At the same time some good friend of ours - who own a more-than-a-gym called Innovative Fitness - were running a fall fitness challenge. I joked with Katie (XO shout-out love you!) that she needed to do one in the fall so I could (attempt to) lose the baby weight and well, here was my chance. But the thing was is that, well, I was a bit scared. I didn't know how to lose weight the safe and healthy way. I was afraid my body would freak out and think I was turning on it again. Plus, I had to find motivation other than just losing the weight. Because one thing I've realized in my health and fitness journey is that is has to be about more than the number on the scale or the way I feel about my body. Those things can be deceitful...and dangerous.

And so I made it about doing something I had never done before. It was a whole new process of working out (one that included way way way less running and more more more lifting weights) - a process that I didn't quiet understand at first and was uncomfortable with. But I trusted the process, and my trainer Jesse, and I fought through the doubts and the hard stuff to push through.

You see, THAT is what working out means to me. It is a physical means to push me to my limits. It makes me do hard shiz when I really just want to take a nap. Baby up at night? Laundry to fold? Just don't feel like it? I can't let my excuses get in the way of a goal and it is this very thinking that translates over into other areas of my life. I wouldn't be as mentally tough without something to push me physically. I can be so easily swayed by my emotions and desires, so to have a challenge in my life that doesn't allow for all that (whether it be running or weight lifting or sticking to the meal plan) is exactly what I need.

I also see my current fitness journey as one that is forcing me to "finish strong." It's easy for me to bounce from one thing to another - like in reading, I always just read 3/4 of a book and never finish it, ugh. But I am currently forcing myself to see myself through to the end. Being on a meal plan for 6 months is not easy. But it's more to me than just chicken - it's following through with a goal, with something I originally set out to do. I don't ever want to quit something just because I'm scared, or bored, or tired. I want to be the sort of person that pushes on to the finish line and perhaps one step further. Again THIS is what my health and fitness journey mean to me.

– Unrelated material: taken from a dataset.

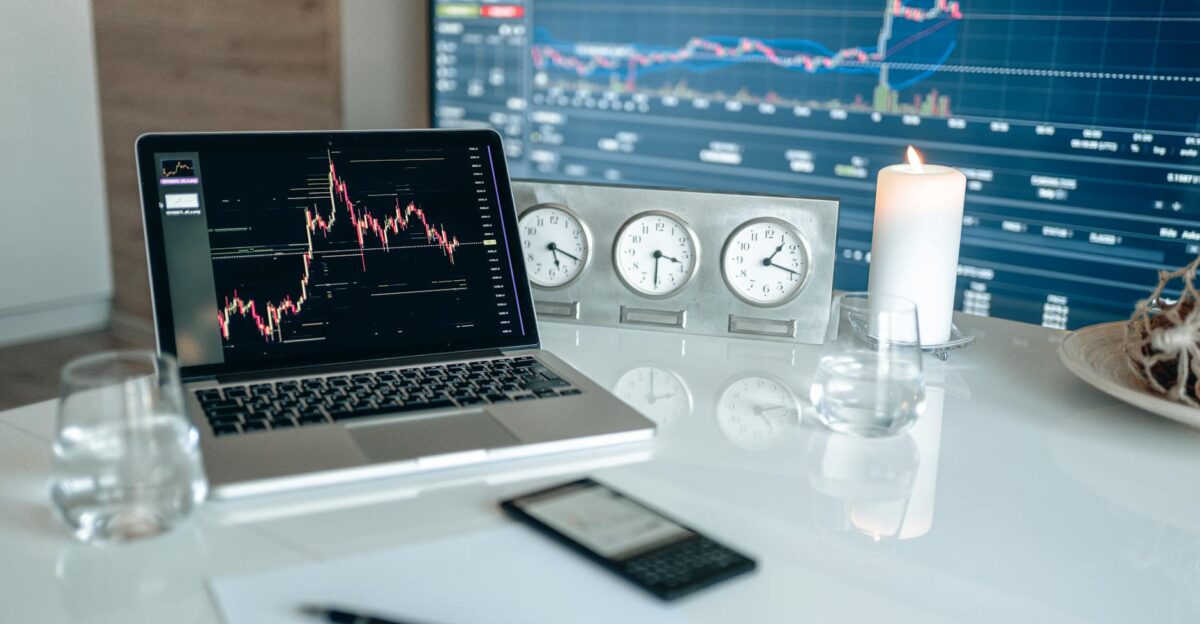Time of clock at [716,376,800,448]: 4:12
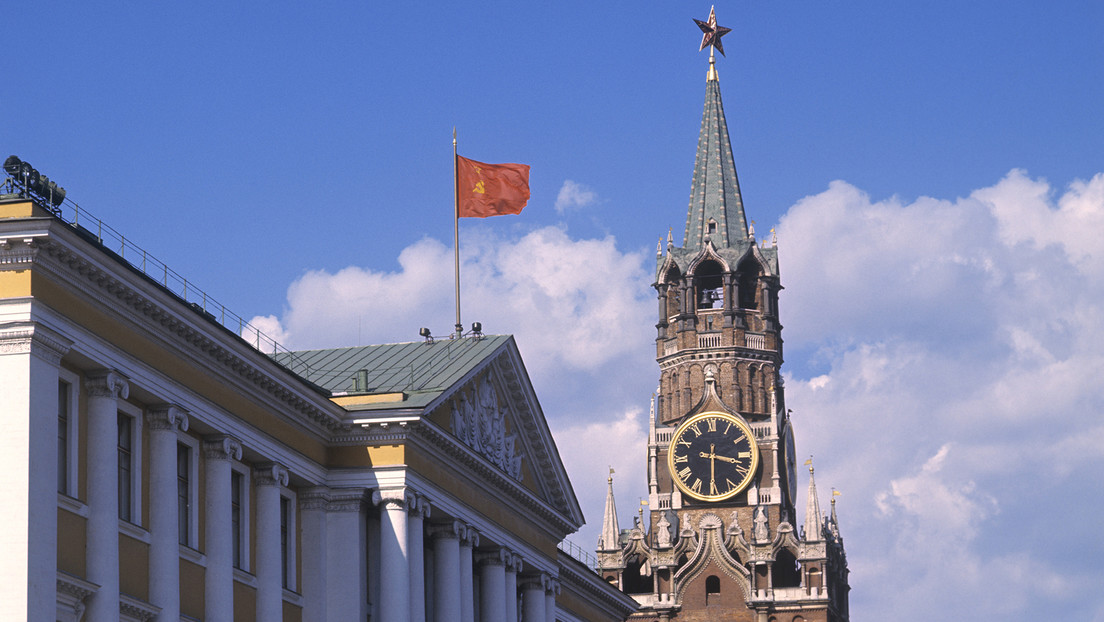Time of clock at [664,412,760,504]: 3:30
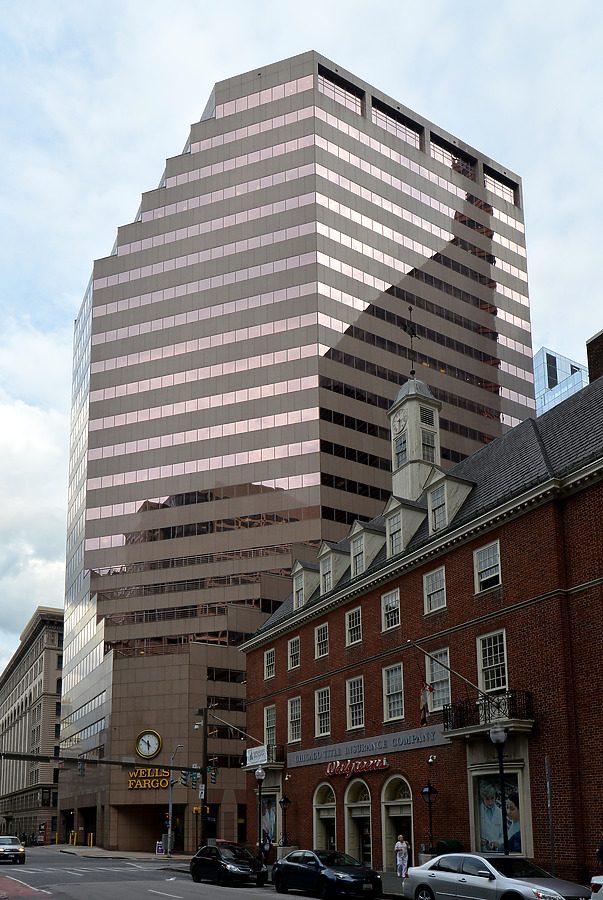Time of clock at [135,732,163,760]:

OK, I hope this was helpful and not dumb. I know it was long but writing it enabled me to down three cups of coffee IN PEACE. I post a lot about workout/health stuff and I felt like I need to clarify my motivations for it all - mostly because I want people, women in particular, to see that our health journeys aren't just about the pant size. I know a lot, a lot, of women who struggle with body image and I'm here to say that you can have a healthy relationships with yo-self. Working out, being healthy is not bad. But for it to change us for the better we have to embrace the amazing bodies we have, treat them with respect, and not let any little lies infiltrate the amazing vessels they are.

Alright, I think that's good for now. I'll continue to share my journey with y'all but I wanted to give a jumping off point. Kind of like box jumps. Or the big-A jump rope. Both of which I used to hate. Now I luuuv. Lol, who am I I like. 


* Chrissy * said...

Great post! Love to read about the motivation and get inspired myself. I often change my excersise routines or diet based on the scale, but about a month ago I gave up and just started to workout for me, just me and my body. Of course my kids and hubby are a big part of the motivation, but I needed the goals to be about ME. Keep these coming girl!

Kristine Mauss said...

I totally did the same thing. It's amazing how consistency can help break the destructive cycle. And I will keep them coming, thanks!!!

SarahG said...

Thank you for your post. I am trying to figure out what my healthy journey needs to look like. Consistency is a big problem for me. I give you all the credit in the world for sticking to your plan for six months! It isn't easy. I would love to hear more about how you make it work with four kiddos!

Kristine Mauss said...

Sarah, yes I can totally post about how to make it work! Not always easy for sure but definitely worth it.